I had finished school (thank you Lord) and was on staff at our church. Dad (aka my boss-man) decided to take our staff to a water park for our annual church staff Christmas party. Can you guess which water park he picked? You guessed it – even if you didn’t, we can pretend you did… but seriously if you couldn’t guess, you should work on those skills.

Realising I would be at the very same water park that had caused so much anxiety years earlier, I told myself I would be fine. Years had passed and I was a “grown up” now. Right? Wrong.

We arrived for our Christmas party and sure enough, she was still there. Staring at me as aggressively as she had seven years earlier. The memories from that day flooded back, and I found myself, once again, a shaking mess.

As I walked up to the top of the rock, my experience can only be described by quoting a poet:

Palms were sweaty, Knees weak, arms were heavy I was nervous, but on the surface I looked calm and ready. The whole crowd grows so loud Snap back to reality Oh there goes gravity!

Sure I forgot everything the lifesaver said and so my arms flung up and slammed onto the water, leaving a nice bruise, but I had done it. I had conquered her. Death Rock, more like Slightly Bruised But Alive Rock!

Just call me Sir Edmund Hilary (or Eminem). Sir Edmund Hilary was the first man to conquer Mount Everest. He didn’t do it on his first go, but that didn’t stop him. After a failed attempt he looked up at the mountain and said,

“Mount Everest, you beat me the first time, but I’ll beat you the next time. You’ve grown all you are going to grow, but I’m still growing!”

Now, apart from the awkward silence afterward because he was speaking to a mountain, which obviously was incapable of a response, what a cool thing to say! Here’s a guy who faced his fears, more than once.

What’s your Death Rock? We’ve all been there. We’ve all tried something and failed. We’ve all made up excuses for that failure.

We’ve all wished that, instead of making up excuses, we could just confess, “I was just too scared.”

I know that feeling. But I also know it’s not over.

If you have tried something and failed, well done. Why? Because there are people out there who haven’t even tried. There are people who prefer to criticize rather than give life a shot. I feel sorry for those people.

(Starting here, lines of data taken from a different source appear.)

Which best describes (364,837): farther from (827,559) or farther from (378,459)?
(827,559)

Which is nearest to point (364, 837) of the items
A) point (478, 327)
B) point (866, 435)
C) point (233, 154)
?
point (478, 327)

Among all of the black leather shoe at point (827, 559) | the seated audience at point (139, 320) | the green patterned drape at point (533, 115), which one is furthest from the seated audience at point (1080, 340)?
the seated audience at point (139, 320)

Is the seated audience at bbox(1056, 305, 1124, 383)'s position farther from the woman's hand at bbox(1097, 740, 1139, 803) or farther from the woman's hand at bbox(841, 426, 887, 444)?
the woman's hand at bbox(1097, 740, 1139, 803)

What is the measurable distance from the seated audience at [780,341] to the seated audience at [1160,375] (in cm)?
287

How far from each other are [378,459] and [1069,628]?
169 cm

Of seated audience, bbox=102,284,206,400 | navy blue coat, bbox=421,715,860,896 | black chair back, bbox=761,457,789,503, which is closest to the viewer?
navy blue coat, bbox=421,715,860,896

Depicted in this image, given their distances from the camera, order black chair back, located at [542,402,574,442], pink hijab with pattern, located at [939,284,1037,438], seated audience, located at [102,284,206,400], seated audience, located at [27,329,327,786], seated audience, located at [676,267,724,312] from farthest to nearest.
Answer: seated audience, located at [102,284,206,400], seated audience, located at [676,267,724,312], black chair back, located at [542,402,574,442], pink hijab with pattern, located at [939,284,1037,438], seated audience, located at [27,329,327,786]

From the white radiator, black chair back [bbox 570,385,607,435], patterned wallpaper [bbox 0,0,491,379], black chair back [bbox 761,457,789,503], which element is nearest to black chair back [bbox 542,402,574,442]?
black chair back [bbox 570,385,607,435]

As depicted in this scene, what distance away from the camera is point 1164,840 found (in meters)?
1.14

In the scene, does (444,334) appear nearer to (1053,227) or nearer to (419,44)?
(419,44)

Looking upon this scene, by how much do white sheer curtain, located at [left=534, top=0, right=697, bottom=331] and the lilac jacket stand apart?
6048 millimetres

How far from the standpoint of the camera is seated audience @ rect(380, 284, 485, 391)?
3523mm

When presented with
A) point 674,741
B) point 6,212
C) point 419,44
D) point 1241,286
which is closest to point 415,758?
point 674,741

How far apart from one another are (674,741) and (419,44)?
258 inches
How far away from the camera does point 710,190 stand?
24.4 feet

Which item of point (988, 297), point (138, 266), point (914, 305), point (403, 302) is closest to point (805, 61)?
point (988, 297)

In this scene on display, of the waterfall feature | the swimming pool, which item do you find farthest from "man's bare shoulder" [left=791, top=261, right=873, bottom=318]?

Life is a journey, so learn from the past and move forward to victory. If you have fallen down, get back up, dust yourself off, and keep moving. One step forward is one step closer to your finish line.

One step forward is better than standing still.

Whatever you’re facing right now, you can do it. You have the creator of the world on your side, and He’ll give you everything you need.

Ps. You should totally read Hebrews 13:16.